# Selected extract
In August he was banished upon pain of death if he should be so foolhardy
as to return to Scotland. Then in October took place the confused event
known as ‘the Start’, Charles’s desperate and unsuccessful attempt to break
free of the stifling surveillance of the Presbyterian ministers who dominated
the Kirk party’s leadership and instead to rally the Highland clans to his
side. Henry Seymour and Ned Progers attended Charles on this hopeless venture
and they were among the very few companions who remained with the king to
the bitter end, when he was tracked down and returned to the clutches of
the leaders of the Kirk party. In consequence of their ‘having a hand in
this business’, in other words performing their duty in difficult and dangerous
circumstances and remaining in attendance on the king, Seymour and Progers
suffered the same penalty as O’Neill and were banished from Scotland, a
fate that was eventually also experienced by Harding (
Calendar Clarendon
ii: 74, 77;
NP i: 206-8).
[4]
-
There are other examples of grooms of the bedchamber attempting
to continue to perform their traditional functions in the unusual and sometimes
demanding situations encountered in exile, in circumstances when the orderly
and prescribed customs and procedures of an established royal court were
no longer appropriate or even possible. The resourceful and enterprising
Daniel O’Neill, with his distinctive nickname ‘Infallible Subtle’, was constantly
in demand to overcome the discomforts of exile experienced by the impoverished
and nomadic court. He was a highly competent ‘fixer’, knowledgeable on such
matters as reliable inns and obliging landlords, on the most convenient
routes by which to travel and the best wines likely to be encountered on
the way. From many possible examples, it is necessary here to give only
one to illustrate O’Neill’s reputation for resourcefulness (Bod. Clarendon
MS 46. fol. 361; Geoffrey Smith, 135). When in September 1659 Charles II
and Ormond headed south to the Pyrenees to attend the Franco-Spanish peace
negotiations at Fuentarrabia, they travelled incognito with very few companions,
only George Digby, Earl of Bristol and a couple of servants, plus the indispensable
O’Neill. In Clarendon’s words, O’Neill’s responsibility was ‘to take care
that they fared well in their lodgings, for which province no man was fitter’
(Clarendon xvi: 58).
-
Of course, for most of his time in exile Charles was not
travelling but resided in the heart of the court, which obviously reduced
the likelihood of demands of this kind being made on the bedchambermen.
The reports of Thurloe’s agents frequently refer to the grooms being in
attendance on the king in the traditional way. A letter from Aachen in September
1654 describes Charles Stuart travelling in a coach with ‘old Harding’ –
Harding was an elderly widower – and four unnamed companions. It is perhaps
significant that Harding is identified for Thurloe’s benefit, but not the
four anonymous companions of the king (Thurloe ii: 591).

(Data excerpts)

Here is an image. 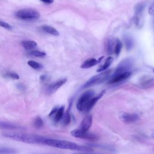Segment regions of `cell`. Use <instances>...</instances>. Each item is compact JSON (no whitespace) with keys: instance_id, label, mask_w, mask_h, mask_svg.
Returning <instances> with one entry per match:
<instances>
[{"instance_id":"cell-1","label":"cell","mask_w":154,"mask_h":154,"mask_svg":"<svg viewBox=\"0 0 154 154\" xmlns=\"http://www.w3.org/2000/svg\"><path fill=\"white\" fill-rule=\"evenodd\" d=\"M43 144L61 149L78 150L81 152H90L92 150V149L90 147L81 146L72 141L53 138H45L43 141Z\"/></svg>"},{"instance_id":"cell-2","label":"cell","mask_w":154,"mask_h":154,"mask_svg":"<svg viewBox=\"0 0 154 154\" xmlns=\"http://www.w3.org/2000/svg\"><path fill=\"white\" fill-rule=\"evenodd\" d=\"M2 135L6 138L12 139L17 141H21L28 144H42L45 137L35 135L21 132H10L2 134Z\"/></svg>"},{"instance_id":"cell-3","label":"cell","mask_w":154,"mask_h":154,"mask_svg":"<svg viewBox=\"0 0 154 154\" xmlns=\"http://www.w3.org/2000/svg\"><path fill=\"white\" fill-rule=\"evenodd\" d=\"M94 96V92L91 90H87L82 93L76 102V106L77 109L81 112H88L89 103Z\"/></svg>"},{"instance_id":"cell-4","label":"cell","mask_w":154,"mask_h":154,"mask_svg":"<svg viewBox=\"0 0 154 154\" xmlns=\"http://www.w3.org/2000/svg\"><path fill=\"white\" fill-rule=\"evenodd\" d=\"M15 16L24 20H35L40 17V13L38 11L32 8H23L16 12Z\"/></svg>"},{"instance_id":"cell-5","label":"cell","mask_w":154,"mask_h":154,"mask_svg":"<svg viewBox=\"0 0 154 154\" xmlns=\"http://www.w3.org/2000/svg\"><path fill=\"white\" fill-rule=\"evenodd\" d=\"M111 70H109L107 71H105L104 72H102L99 75H95L93 77H91L90 79H89L87 82L84 85V88H88L97 84H99L105 80H106L109 76H110Z\"/></svg>"},{"instance_id":"cell-6","label":"cell","mask_w":154,"mask_h":154,"mask_svg":"<svg viewBox=\"0 0 154 154\" xmlns=\"http://www.w3.org/2000/svg\"><path fill=\"white\" fill-rule=\"evenodd\" d=\"M70 134L72 136L75 138L84 139V140H87L90 141H95L97 140L99 138V137L96 134L89 132L88 131H84L79 128L73 129L70 132Z\"/></svg>"},{"instance_id":"cell-7","label":"cell","mask_w":154,"mask_h":154,"mask_svg":"<svg viewBox=\"0 0 154 154\" xmlns=\"http://www.w3.org/2000/svg\"><path fill=\"white\" fill-rule=\"evenodd\" d=\"M132 66V60L129 58L124 60L118 65L113 75H117L119 74L129 72V70L131 69Z\"/></svg>"},{"instance_id":"cell-8","label":"cell","mask_w":154,"mask_h":154,"mask_svg":"<svg viewBox=\"0 0 154 154\" xmlns=\"http://www.w3.org/2000/svg\"><path fill=\"white\" fill-rule=\"evenodd\" d=\"M119 118L122 122L126 124L135 123L140 120V116L136 113H129L122 112L119 114Z\"/></svg>"},{"instance_id":"cell-9","label":"cell","mask_w":154,"mask_h":154,"mask_svg":"<svg viewBox=\"0 0 154 154\" xmlns=\"http://www.w3.org/2000/svg\"><path fill=\"white\" fill-rule=\"evenodd\" d=\"M64 114V106H61L59 108H54L49 113V117H52L55 123L59 122L63 118Z\"/></svg>"},{"instance_id":"cell-10","label":"cell","mask_w":154,"mask_h":154,"mask_svg":"<svg viewBox=\"0 0 154 154\" xmlns=\"http://www.w3.org/2000/svg\"><path fill=\"white\" fill-rule=\"evenodd\" d=\"M67 81V79L66 78L60 79L54 83L51 84L49 85L46 88V92L48 94H51L54 93H55L60 87H61Z\"/></svg>"},{"instance_id":"cell-11","label":"cell","mask_w":154,"mask_h":154,"mask_svg":"<svg viewBox=\"0 0 154 154\" xmlns=\"http://www.w3.org/2000/svg\"><path fill=\"white\" fill-rule=\"evenodd\" d=\"M131 72H128L119 74L117 75H113L112 77L108 81V84H117V83L125 81V79H126L127 78H128L131 76Z\"/></svg>"},{"instance_id":"cell-12","label":"cell","mask_w":154,"mask_h":154,"mask_svg":"<svg viewBox=\"0 0 154 154\" xmlns=\"http://www.w3.org/2000/svg\"><path fill=\"white\" fill-rule=\"evenodd\" d=\"M92 122H93L92 116L91 115L86 116L82 119L79 128L84 131H88L91 126Z\"/></svg>"},{"instance_id":"cell-13","label":"cell","mask_w":154,"mask_h":154,"mask_svg":"<svg viewBox=\"0 0 154 154\" xmlns=\"http://www.w3.org/2000/svg\"><path fill=\"white\" fill-rule=\"evenodd\" d=\"M22 128L12 124L11 123H7L4 122H1L0 121V129H7V130H17L22 129Z\"/></svg>"},{"instance_id":"cell-14","label":"cell","mask_w":154,"mask_h":154,"mask_svg":"<svg viewBox=\"0 0 154 154\" xmlns=\"http://www.w3.org/2000/svg\"><path fill=\"white\" fill-rule=\"evenodd\" d=\"M22 47L26 51L33 49L37 46V43L34 40H25L21 42Z\"/></svg>"},{"instance_id":"cell-15","label":"cell","mask_w":154,"mask_h":154,"mask_svg":"<svg viewBox=\"0 0 154 154\" xmlns=\"http://www.w3.org/2000/svg\"><path fill=\"white\" fill-rule=\"evenodd\" d=\"M97 63V60L95 58H89L86 60L81 66V67L82 69H88Z\"/></svg>"},{"instance_id":"cell-16","label":"cell","mask_w":154,"mask_h":154,"mask_svg":"<svg viewBox=\"0 0 154 154\" xmlns=\"http://www.w3.org/2000/svg\"><path fill=\"white\" fill-rule=\"evenodd\" d=\"M42 29L51 35H55V36H58L59 35V32L54 28L51 26H48V25H44L42 26Z\"/></svg>"},{"instance_id":"cell-17","label":"cell","mask_w":154,"mask_h":154,"mask_svg":"<svg viewBox=\"0 0 154 154\" xmlns=\"http://www.w3.org/2000/svg\"><path fill=\"white\" fill-rule=\"evenodd\" d=\"M112 61H113L112 57H109L106 60L105 63L97 69V72H102V71H103V70H105L106 69H107L109 67V66L111 65V64L112 63Z\"/></svg>"},{"instance_id":"cell-18","label":"cell","mask_w":154,"mask_h":154,"mask_svg":"<svg viewBox=\"0 0 154 154\" xmlns=\"http://www.w3.org/2000/svg\"><path fill=\"white\" fill-rule=\"evenodd\" d=\"M28 55L32 57L42 58V57H44L46 54L45 52H43V51H37V50H32L28 53Z\"/></svg>"},{"instance_id":"cell-19","label":"cell","mask_w":154,"mask_h":154,"mask_svg":"<svg viewBox=\"0 0 154 154\" xmlns=\"http://www.w3.org/2000/svg\"><path fill=\"white\" fill-rule=\"evenodd\" d=\"M17 150L13 148L0 147V154H16Z\"/></svg>"},{"instance_id":"cell-20","label":"cell","mask_w":154,"mask_h":154,"mask_svg":"<svg viewBox=\"0 0 154 154\" xmlns=\"http://www.w3.org/2000/svg\"><path fill=\"white\" fill-rule=\"evenodd\" d=\"M116 42L114 40L109 39L108 41V43L106 45V50L108 53V54H111L113 52V51H114V46H115Z\"/></svg>"},{"instance_id":"cell-21","label":"cell","mask_w":154,"mask_h":154,"mask_svg":"<svg viewBox=\"0 0 154 154\" xmlns=\"http://www.w3.org/2000/svg\"><path fill=\"white\" fill-rule=\"evenodd\" d=\"M27 64L31 67H32V69H37V70H39V69H41L43 68V66L36 62V61H32V60H29L27 62Z\"/></svg>"},{"instance_id":"cell-22","label":"cell","mask_w":154,"mask_h":154,"mask_svg":"<svg viewBox=\"0 0 154 154\" xmlns=\"http://www.w3.org/2000/svg\"><path fill=\"white\" fill-rule=\"evenodd\" d=\"M62 119H63V123L64 125H68L70 123L71 116H70V114L69 113V111H67L66 112H65L64 114V116H63Z\"/></svg>"},{"instance_id":"cell-23","label":"cell","mask_w":154,"mask_h":154,"mask_svg":"<svg viewBox=\"0 0 154 154\" xmlns=\"http://www.w3.org/2000/svg\"><path fill=\"white\" fill-rule=\"evenodd\" d=\"M125 44L128 50H130L133 46V41L132 38L128 36H126L124 38Z\"/></svg>"},{"instance_id":"cell-24","label":"cell","mask_w":154,"mask_h":154,"mask_svg":"<svg viewBox=\"0 0 154 154\" xmlns=\"http://www.w3.org/2000/svg\"><path fill=\"white\" fill-rule=\"evenodd\" d=\"M122 48V42L119 40H116V44H115V46H114V53L116 55H119V54H120L121 49Z\"/></svg>"},{"instance_id":"cell-25","label":"cell","mask_w":154,"mask_h":154,"mask_svg":"<svg viewBox=\"0 0 154 154\" xmlns=\"http://www.w3.org/2000/svg\"><path fill=\"white\" fill-rule=\"evenodd\" d=\"M34 126L35 128L39 129L43 126V122L40 117H37L34 121Z\"/></svg>"},{"instance_id":"cell-26","label":"cell","mask_w":154,"mask_h":154,"mask_svg":"<svg viewBox=\"0 0 154 154\" xmlns=\"http://www.w3.org/2000/svg\"><path fill=\"white\" fill-rule=\"evenodd\" d=\"M153 82H154V79H153L152 78H148L147 77L144 80H142L141 84L142 85V86L146 87L150 86L153 83Z\"/></svg>"},{"instance_id":"cell-27","label":"cell","mask_w":154,"mask_h":154,"mask_svg":"<svg viewBox=\"0 0 154 154\" xmlns=\"http://www.w3.org/2000/svg\"><path fill=\"white\" fill-rule=\"evenodd\" d=\"M5 76L8 77V78H10L13 79H19V75L17 73H16L15 72H7L5 74Z\"/></svg>"},{"instance_id":"cell-28","label":"cell","mask_w":154,"mask_h":154,"mask_svg":"<svg viewBox=\"0 0 154 154\" xmlns=\"http://www.w3.org/2000/svg\"><path fill=\"white\" fill-rule=\"evenodd\" d=\"M0 26L6 29H8V30H11L13 29L11 25H10L9 23H8L7 22H6L5 21L1 20H0Z\"/></svg>"},{"instance_id":"cell-29","label":"cell","mask_w":154,"mask_h":154,"mask_svg":"<svg viewBox=\"0 0 154 154\" xmlns=\"http://www.w3.org/2000/svg\"><path fill=\"white\" fill-rule=\"evenodd\" d=\"M148 11H149V13L150 15L154 16V3L150 6Z\"/></svg>"},{"instance_id":"cell-30","label":"cell","mask_w":154,"mask_h":154,"mask_svg":"<svg viewBox=\"0 0 154 154\" xmlns=\"http://www.w3.org/2000/svg\"><path fill=\"white\" fill-rule=\"evenodd\" d=\"M40 1L46 4H52L54 0H40Z\"/></svg>"},{"instance_id":"cell-31","label":"cell","mask_w":154,"mask_h":154,"mask_svg":"<svg viewBox=\"0 0 154 154\" xmlns=\"http://www.w3.org/2000/svg\"><path fill=\"white\" fill-rule=\"evenodd\" d=\"M46 78H47V76L45 75H43L42 76H40V79L42 81H45L46 79Z\"/></svg>"},{"instance_id":"cell-32","label":"cell","mask_w":154,"mask_h":154,"mask_svg":"<svg viewBox=\"0 0 154 154\" xmlns=\"http://www.w3.org/2000/svg\"><path fill=\"white\" fill-rule=\"evenodd\" d=\"M151 137H152L153 138H154V131L152 133V134H151Z\"/></svg>"},{"instance_id":"cell-33","label":"cell","mask_w":154,"mask_h":154,"mask_svg":"<svg viewBox=\"0 0 154 154\" xmlns=\"http://www.w3.org/2000/svg\"><path fill=\"white\" fill-rule=\"evenodd\" d=\"M76 154H87V153H76Z\"/></svg>"},{"instance_id":"cell-34","label":"cell","mask_w":154,"mask_h":154,"mask_svg":"<svg viewBox=\"0 0 154 154\" xmlns=\"http://www.w3.org/2000/svg\"><path fill=\"white\" fill-rule=\"evenodd\" d=\"M153 72H154V70H153Z\"/></svg>"}]
</instances>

# Challenge
In the extract about Charles II's grooms of the bedchamber, what nickname did Daniel O'Neill go by? The listing is separate material with no connection to the extract.

# Final result
‘Infallible Subtle’